N'água e na pedra amor deixa gravados
seus hieróglifos e mensagens, suas
verdades mais secretas e mais nuas.

"Entre o ser e as coisas"
Carlos Drummond

sexta-feira, 21 de maio de 2010

A rotina surrada dos relacionamentos acabados (em clichê sustenido menor)

Precisamos conversar

O telefone, esse ensurdecido sádico, num súbito transe acordou-me com seu murmúrio aflito. A escolha das palavras, o tom da voz e o ritmo das pausas não concediam dúvidas. Às nove horas seria o fim. Não contemplaríamos as estações, o Sol, a Lua ou as estrelas. Não dissertaríamos sobre moral vitoriana, utopias sociais ou dadaísmo. Não nos esqueceríamos no fascínio das flores carnívoras. Seria uma conversa inédita. Antiga, muitas vezes repetida, mas, pela primeira vez, rugosamente fluindo entre nós. Como ia sair, se ia descer, as horas diriam.

Não é você, sou eu

Ela não conseguiu driblar o desamparo dos que rompem. Eu entendo, respondi, é você mesmo. Quem é que chamou quem? Se fosse eu, não chamaria. Seus olhos cabisbaixos denunciavam tristeza e remorso. Afeto, não amor, muito menos paixão. Tudo estava morto. Ela trazia a pá, cavava o buraco, o jardim ao lado apropriadamente oferecia flores frescas.
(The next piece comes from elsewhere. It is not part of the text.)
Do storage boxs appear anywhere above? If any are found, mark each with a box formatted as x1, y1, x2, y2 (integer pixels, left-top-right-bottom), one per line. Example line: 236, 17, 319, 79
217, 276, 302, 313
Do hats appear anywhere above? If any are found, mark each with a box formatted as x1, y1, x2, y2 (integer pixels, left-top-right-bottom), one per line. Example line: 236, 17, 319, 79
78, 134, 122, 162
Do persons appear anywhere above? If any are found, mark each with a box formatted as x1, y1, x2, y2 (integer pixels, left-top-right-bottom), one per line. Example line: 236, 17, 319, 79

O cenário sublime exalava melancolia, meus olhos... não alcançavam os seus, impenetráveis flamas negras.

Não seja um estranho

Claro que não, prometi, momentos antes de dar-lhe um abraço sem sal e me afastar sem hesitação. Celular fora do bolso. Contatos. Setas para baixo. Seu nome. Opções. Apagar. Tem certeza? Ok. Amanhã é um novo dia, pensei, contaminado pela avalanche de lugares-comuns que me enterrava numa neve de ausência. Vou descer à cabana e me esquentar na lareira. Uma hora gelo, uma hora fogo, outra hora água. Depois de ensopado, seco. Até a próxima gota.